Atlantic, Tennessee and Ohio Railroad

Overview
- Locale: North Carolina
- Dates of operation: 1860–1863–1871–1894
- Successor: Southern Railway Company

Technical
- Track gauge: 4 ft 8+1⁄2 in (1,435 mm) standard gauge
- Previous gauge: 5 ft (1,524 mm) American Civil War era and changed to 4 ft 9 in (1,448 mm) in 1886

= Atlantic, Tennessee and Ohio Railroad =

The Atlantic, Tennessee and Ohio Railroad Company in North Carolina was incorporated under act of Tennessee on February 26, 1852, and under act of North Carolina on February 15, 1855, as Atlantic, Tennessee and Ohio Railroad Company. The name of the company was changed to Atlantic, Tennessee and Ohio Railroad Company in North Carolina on February 23, 1861.

The railroad completed construction of 45.29 mi of gauge railroad line between Charlotte, North Carolina, and Statesville, North Carolina, in 1860. Some time in 1863, the Confederate States of America dismantled the railroad and used it in construction of the Piedmont Railroad as a matter of military necessity. With the assistance of $147,000 in bonds of the State of North Carolina, authorized by act of the legislature ratified February 3, 1869, the railroad line was reconstructed. It was reopened on June 22, 1871.
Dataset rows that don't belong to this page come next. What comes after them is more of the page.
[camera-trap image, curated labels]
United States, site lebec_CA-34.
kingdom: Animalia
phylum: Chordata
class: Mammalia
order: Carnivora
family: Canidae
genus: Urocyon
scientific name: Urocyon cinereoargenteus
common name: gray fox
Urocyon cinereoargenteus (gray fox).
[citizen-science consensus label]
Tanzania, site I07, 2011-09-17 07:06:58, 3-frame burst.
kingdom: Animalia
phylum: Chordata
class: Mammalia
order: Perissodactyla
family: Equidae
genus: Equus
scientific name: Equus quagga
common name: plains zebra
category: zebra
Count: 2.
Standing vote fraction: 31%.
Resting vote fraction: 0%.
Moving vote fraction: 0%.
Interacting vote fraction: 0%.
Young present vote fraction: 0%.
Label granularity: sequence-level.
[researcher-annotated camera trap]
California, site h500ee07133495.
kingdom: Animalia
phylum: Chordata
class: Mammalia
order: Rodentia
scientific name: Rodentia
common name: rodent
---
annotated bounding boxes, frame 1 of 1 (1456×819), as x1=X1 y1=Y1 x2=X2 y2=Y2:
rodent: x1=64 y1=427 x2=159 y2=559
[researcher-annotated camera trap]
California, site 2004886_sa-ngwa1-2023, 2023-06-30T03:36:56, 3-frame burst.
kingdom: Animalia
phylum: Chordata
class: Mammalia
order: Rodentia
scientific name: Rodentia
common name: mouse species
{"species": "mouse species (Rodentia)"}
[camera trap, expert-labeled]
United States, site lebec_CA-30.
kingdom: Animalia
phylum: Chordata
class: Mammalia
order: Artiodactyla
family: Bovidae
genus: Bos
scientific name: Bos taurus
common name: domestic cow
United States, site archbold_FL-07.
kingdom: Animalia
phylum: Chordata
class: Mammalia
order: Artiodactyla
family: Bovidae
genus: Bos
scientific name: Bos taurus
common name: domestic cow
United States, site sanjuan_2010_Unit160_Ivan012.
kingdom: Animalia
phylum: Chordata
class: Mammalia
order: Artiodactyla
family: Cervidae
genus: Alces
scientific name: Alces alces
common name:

The property of the Atlantic, Tennessee and Ohio Railroad Company in North Carolina was operated by its own organization from 1860 to 1863 and from June 22, 1871, to September 30, 1881, by the Charlotte, Columbia and Augusta Railroad Company from October 1, 1881, to April 30, 1886, by The Richmond and Danville Railroad Company from May 1, 1886, to June 14, 1892, and by the receivers of The Richmond and Danville Railroad Company from June 15, 1892, to June 30, 1894.

The Atlantic, Tennessee and Ohio Railroad Company in North Carolina was sold to Southern Railway Company on June 26, 1894. Southern Railway Company began to operate the property on July 1, 1894.